任务要求 A: 从下面的记录中挑出所有含有字符串“cluster”的行,逐行照抄,匹配时区分大小写。

节选文本:
═══

图7是本申请实施例提供的一种API服务器结构框图,如图7所示,所述API服务器包括:请求获取模块710和任务创建模块720。
请求获取模块710设置为获取任务的创建请求。
任务创建模块720设置为当检测到所述任务所属租户的配额里包含与所述任务的优先级匹配的资源,且匹配资源满足所述任务的创建条件,根据所述创建请求创建所述任务。
可选地,所述装置应用于Kubernetes系统中,请求获取模块710设置为获取pod的创建请求。
任务创建模块720设置为当检测到所述pod所属的namespace的quota里包含与所述pod的优先级匹配的资源quota值,且quota值满足所述pod的创建条件,根据所述创建请求创建pod。
上述任务创建装置可执行本申请任意实施例所提供的任务创建方法,具备执行任务创建方法相应的功能模块和有益效果。
图8a是本申请实施例提供的一种调度器的结构框图,如图8a所示,所述调度器包括:映射表形成模块810、筛选模块820和绑定模块830。
映射表形成模块810设置为从任务调度队列获取待调度的当前任务,并获取每个物理节点上大于等于所述当前任务的优先级的任务,形成节点-任务映射表。
筛选模块820设置为根据所述映射表以及预设筛选条件确定最符合所述预设筛选条件的目标物理节点。
绑定模块830设置为将所述当前任务与所述目标物理节点绑定,并将绑定的信息发送到API服务器。
可选地,筛选模块820设置为从所述映射表筛选出符合第一阶段筛选条件的物理节点,形成节点组;以及
根据所述映射表以及第二阶段优选条件,对所述节点组的物理节点进行评分,并筛选出分数最高的物理节点作为目标物理节点。
可选地,所述装置应用于Kubernetes系统中,映射表形成模块810设置为从pod调度队列中获取待调度的当前pod,并获取每个物理节点上大于等于所述当前pod指定优先级的pod,形成节点-pod映射表。
相应的,绑定模块830设置为将所述当前pod与所述目标物理节点绑定,并将绑定的信息发送到API服务器。
其中,调度器结构还可以是其他的结构形式,以可以执行任务调度方法即可。例如,调度器中可包括调度系统,如图8b所示,调度系统可以包括四个部分:节点信息列表840、筛选算法库850、优选算法库860和未调度队列870。
其中,节点信息列表840设置为记载当前可用的物理节点信息,包括物理节点上的资源信息(全部资源和可用资源),以及已经在物理节点上运行的任务队列。这部分信息是调度方法指定时关键的信息,需要实时同步,以保证调度系统对资源以及任务有全面的认知。

═══

记录数据:
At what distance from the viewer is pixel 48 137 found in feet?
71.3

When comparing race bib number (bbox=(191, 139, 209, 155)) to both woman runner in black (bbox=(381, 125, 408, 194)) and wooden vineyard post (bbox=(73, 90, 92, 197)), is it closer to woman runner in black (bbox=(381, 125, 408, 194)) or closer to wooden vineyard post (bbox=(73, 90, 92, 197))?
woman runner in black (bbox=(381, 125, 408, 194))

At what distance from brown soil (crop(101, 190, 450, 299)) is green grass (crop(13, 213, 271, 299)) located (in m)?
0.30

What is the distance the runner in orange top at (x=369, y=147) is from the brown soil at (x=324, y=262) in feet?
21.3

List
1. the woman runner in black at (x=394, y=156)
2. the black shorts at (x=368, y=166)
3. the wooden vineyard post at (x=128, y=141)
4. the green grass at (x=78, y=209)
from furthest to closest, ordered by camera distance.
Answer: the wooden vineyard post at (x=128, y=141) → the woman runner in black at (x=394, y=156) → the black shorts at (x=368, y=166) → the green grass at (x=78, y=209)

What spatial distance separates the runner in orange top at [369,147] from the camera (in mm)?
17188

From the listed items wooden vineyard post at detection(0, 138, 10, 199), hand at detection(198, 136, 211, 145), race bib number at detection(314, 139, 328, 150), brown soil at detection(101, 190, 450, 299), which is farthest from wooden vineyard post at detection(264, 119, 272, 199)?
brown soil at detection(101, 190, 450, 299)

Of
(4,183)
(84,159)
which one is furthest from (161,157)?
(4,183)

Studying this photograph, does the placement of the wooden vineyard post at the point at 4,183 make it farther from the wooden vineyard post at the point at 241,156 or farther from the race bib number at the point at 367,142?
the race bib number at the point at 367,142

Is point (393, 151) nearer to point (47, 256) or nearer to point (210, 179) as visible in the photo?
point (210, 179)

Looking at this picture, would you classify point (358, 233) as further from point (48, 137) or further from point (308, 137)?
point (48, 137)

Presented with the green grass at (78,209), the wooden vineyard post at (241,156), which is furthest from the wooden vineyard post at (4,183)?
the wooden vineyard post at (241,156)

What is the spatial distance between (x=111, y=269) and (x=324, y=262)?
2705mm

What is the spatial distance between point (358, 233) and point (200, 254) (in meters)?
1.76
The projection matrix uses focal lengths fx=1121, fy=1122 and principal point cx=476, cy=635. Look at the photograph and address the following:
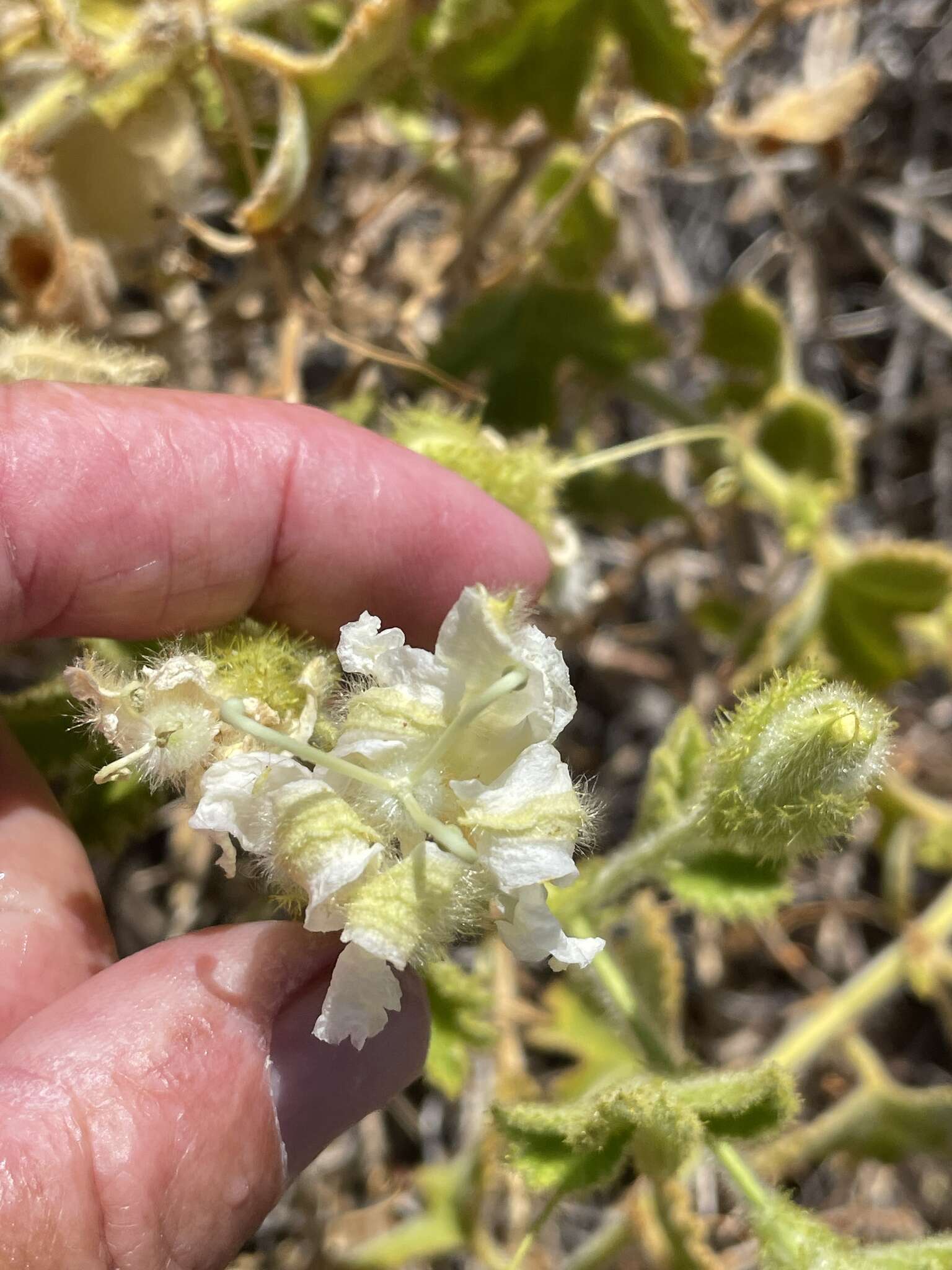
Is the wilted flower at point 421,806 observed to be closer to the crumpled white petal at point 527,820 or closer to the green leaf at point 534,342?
the crumpled white petal at point 527,820

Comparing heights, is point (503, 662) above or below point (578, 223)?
below

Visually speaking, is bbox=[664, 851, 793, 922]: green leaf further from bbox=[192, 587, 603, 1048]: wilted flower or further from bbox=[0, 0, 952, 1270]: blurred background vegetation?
bbox=[192, 587, 603, 1048]: wilted flower

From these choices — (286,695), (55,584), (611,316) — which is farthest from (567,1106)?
(611,316)

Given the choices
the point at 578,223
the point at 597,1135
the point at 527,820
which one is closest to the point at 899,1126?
the point at 597,1135

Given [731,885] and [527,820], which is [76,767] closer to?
[527,820]

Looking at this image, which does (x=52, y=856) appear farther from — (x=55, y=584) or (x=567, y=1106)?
(x=567, y=1106)
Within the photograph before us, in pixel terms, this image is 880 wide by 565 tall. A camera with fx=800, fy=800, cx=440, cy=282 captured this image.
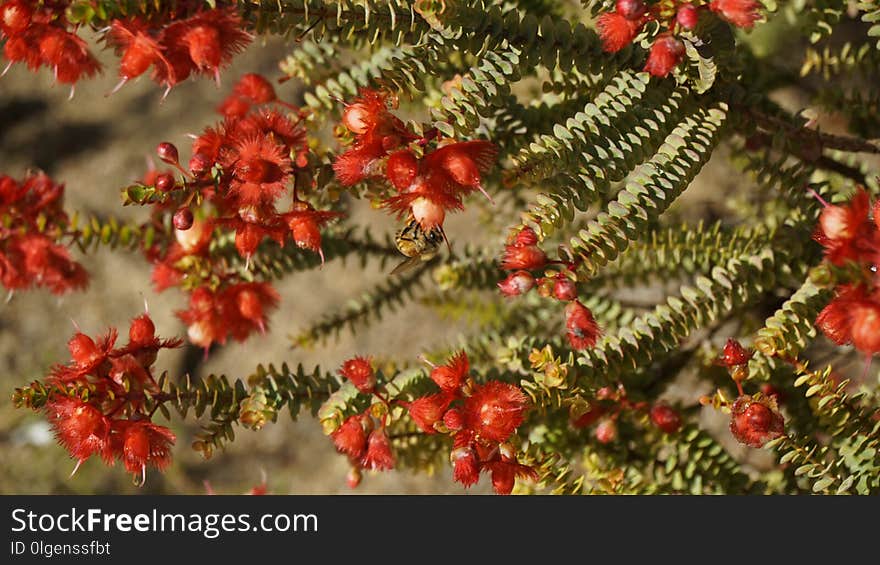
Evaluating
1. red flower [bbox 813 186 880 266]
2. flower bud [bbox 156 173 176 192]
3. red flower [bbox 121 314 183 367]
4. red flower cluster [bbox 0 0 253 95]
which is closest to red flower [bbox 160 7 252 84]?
red flower cluster [bbox 0 0 253 95]

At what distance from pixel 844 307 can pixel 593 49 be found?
0.27 meters

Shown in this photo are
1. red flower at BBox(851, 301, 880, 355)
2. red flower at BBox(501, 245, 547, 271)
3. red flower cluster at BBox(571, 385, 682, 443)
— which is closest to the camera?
red flower at BBox(851, 301, 880, 355)

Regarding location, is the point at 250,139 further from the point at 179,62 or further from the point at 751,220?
the point at 751,220

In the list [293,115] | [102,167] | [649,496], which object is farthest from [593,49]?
[102,167]

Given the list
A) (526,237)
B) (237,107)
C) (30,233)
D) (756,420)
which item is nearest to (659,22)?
(526,237)

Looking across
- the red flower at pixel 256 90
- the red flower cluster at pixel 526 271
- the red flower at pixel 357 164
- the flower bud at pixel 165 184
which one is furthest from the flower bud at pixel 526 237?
the red flower at pixel 256 90

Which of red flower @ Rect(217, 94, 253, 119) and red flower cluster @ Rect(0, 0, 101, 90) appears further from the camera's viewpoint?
red flower @ Rect(217, 94, 253, 119)

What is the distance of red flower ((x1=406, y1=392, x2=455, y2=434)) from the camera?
2.01ft

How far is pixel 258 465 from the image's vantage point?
126 cm

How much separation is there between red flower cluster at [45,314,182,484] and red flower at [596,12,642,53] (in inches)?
17.1

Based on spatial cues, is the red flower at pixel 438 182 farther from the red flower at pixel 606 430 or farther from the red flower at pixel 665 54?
the red flower at pixel 606 430

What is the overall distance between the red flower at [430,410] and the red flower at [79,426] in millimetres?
237

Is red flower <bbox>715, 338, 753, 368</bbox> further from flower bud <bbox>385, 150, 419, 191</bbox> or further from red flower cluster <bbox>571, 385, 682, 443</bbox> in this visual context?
flower bud <bbox>385, 150, 419, 191</bbox>

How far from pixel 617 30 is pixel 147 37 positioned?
35cm
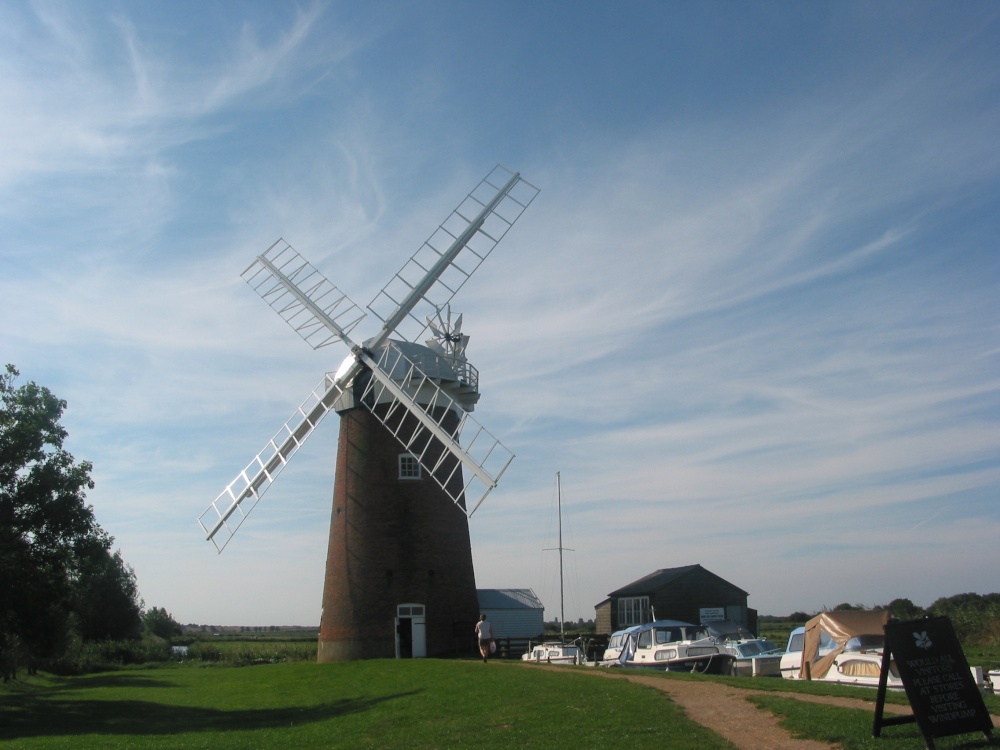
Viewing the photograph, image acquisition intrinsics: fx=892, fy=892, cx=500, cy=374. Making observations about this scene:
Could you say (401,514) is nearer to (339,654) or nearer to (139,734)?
(339,654)

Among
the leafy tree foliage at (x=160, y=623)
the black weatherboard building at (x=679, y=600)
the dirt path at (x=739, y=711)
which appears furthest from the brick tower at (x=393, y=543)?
the leafy tree foliage at (x=160, y=623)

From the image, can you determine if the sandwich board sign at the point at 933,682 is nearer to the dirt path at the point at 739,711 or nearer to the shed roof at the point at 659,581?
the dirt path at the point at 739,711

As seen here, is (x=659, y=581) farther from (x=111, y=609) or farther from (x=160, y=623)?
(x=160, y=623)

═══

任务要求 B: 把上面关于调度器的节选文本中从“绑定模块830设置为将所述当前任务与所述”开始、到“d,形成节点-pod映射表。”结束的这一段原样复述出来。

回答 A:
4. red flower cluster [bbox 0 0 253 95]
red flower cluster [bbox 0 0 253 95]
3. red flower cluster at BBox(571, 385, 682, 443)
- the red flower cluster at pixel 526 271
Which of red flower @ Rect(217, 94, 253, 119) and red flower cluster @ Rect(0, 0, 101, 90) appears further from the camera's viewpoint?
How much separation is there between red flower cluster at [45,314,182,484] and red flower at [596,12,642,53] (in inches)?
Is red flower <bbox>715, 338, 753, 368</bbox> further from flower bud <bbox>385, 150, 419, 191</bbox> or further from red flower cluster <bbox>571, 385, 682, 443</bbox> in this visual context?

回答 B:
绑定模块830设置为将所述当前任务与所述目标物理节点绑定,并将绑定的信息发送到API服务器。
可选地,筛选模块820设置为从所述映射表筛选出符合第一阶段筛选条件的物理节点,形成节点组;以及
根据所述映射表以及第二阶段优选条件,对所述节点组的物理节点进行评分,并筛选出分数最高的物理节点作为目标物理节点。
可选地,所述装置应用于Kubernetes系统中,映射表形成模块810设置为从pod调度队列中获取待调度的当前pod,并获取每个物理节点上大于等于所述当前pod指定优先级的pod,形成节点-pod映射表。